My Grandma is lying in the emergency room today. Well, tonight, as it is. My grandfather found her this morning sleeping on the couch. After waking her up, he noticed that her movements were a little uncoordinated. After helping her onto the couch, she slid off. He fed her some chicken soup, and upon asking her how it tasted, she had already forgotten that she had drank it. She tried to place something in the refrigerator, but the refrigerator shelf just wouldn't stay still. My grandfather decided that my grandmother should take a nap.

My grandfather then called my Dad. Nothing serious, he said. When you asked her where her dentures were, she just moved her mouth noiselessly, he joked.

She'll be fine. She fought the Communists.

My Dad immediately tells my grandfather to go get my grandmother. He can't, grandfather replies, she went out for a meeting. This little old woman, who had woken up from her two hour nap with no memory of what had transpired that morning, decided to get up, go downstairs, and attend a meeting. God bless her.

My Dad rushes back to San Jose from his office in Fremont to pick my grandparents up from the senior home. They drive to the hospital, only to discover that my grandfather, in his rush, had forgotten all of my grandmother's documentation at home. Dad is pissed. Time is lost. Maybe thirty minutes later, they find themselves back in the emergency room.

Doctors say that she may have suffered from a mild stroke. Coincidentally, I had learned about strokes today in Physio. Drooping side of the body, difficulty walking/talking, confusion, headache, fainting. My grandmother is only three for six. 80% of strokes are caused by blood clots in the brain. I have come to understand that these are detected through CT scans. My grandmother's is scheduled for tomorrow. My medical knowledge is limited, but I know that doctors can administer a clot buster within three hours of the stroke. However, she exhibits almost no symptoms now, if not for the slight memory lapse. My grandmother is a hemophiliac, her blood shouldn't clot easily. I want a concrete reason for why this happened. I don't want theories.

My grandmother is a hale and hearty old woman. She carried the entire ping pong table up three flights of stairs during a flood back in Taiwan. She grabbed a man's balls to stop him from thrashing my grandfather. She dances the ribbon dance a capella. Nothing can keep her down. I have faith.
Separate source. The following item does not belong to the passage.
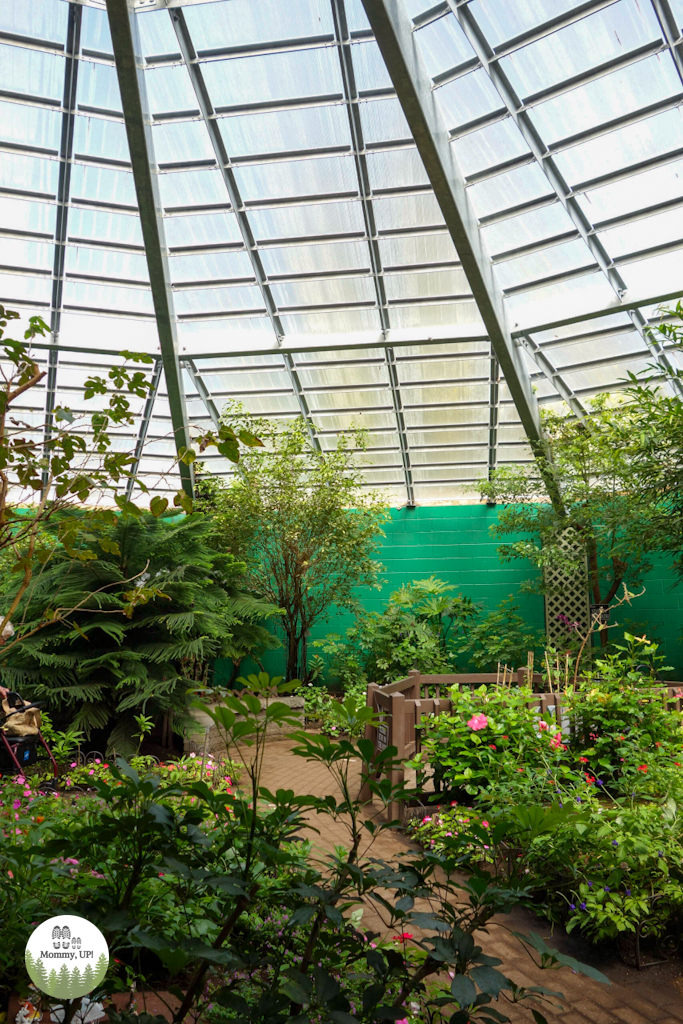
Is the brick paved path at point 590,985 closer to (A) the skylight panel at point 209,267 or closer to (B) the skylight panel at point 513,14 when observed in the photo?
(B) the skylight panel at point 513,14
I guess it's just weird to see my grandma in the hospital. Not that I got to see her. I spent two hours waiting in front of the Silicon Valley Hospital because only my grandfather and my Dad had visitor passes. I want to know how she is. I want to see for myself her condition. I want to feel the strength in her hands and see the spirit in her eyes. Usually it's my grandfather lying in the hospital, telling us that he's not afraid to die. My grandmother never leaving his side, sleeping on the hospital cot. Now the roles are reversed, but the cast is ill-fitted. There are no hospital beds available for Grandma, so she's still lying in the emergency room. There's no place for grandpa to sleep, so he's back home. Alone, for the first time in years. Is this where time takes us?

I don't fear death. I fear loneliness. I fear isolation.

I'm not a rock. I'm not an island. I am a human being with a soul that craves the emotional balm of human relationships. I see my grandpa lying in bed, alone, on the sixth floor of the senior home. No karoake tonight. One bed occupied, one lies empty. The lights are on, he can't sleep.

The sounds of downtown San Jose keep him up, the silence in his bedroom is deafening.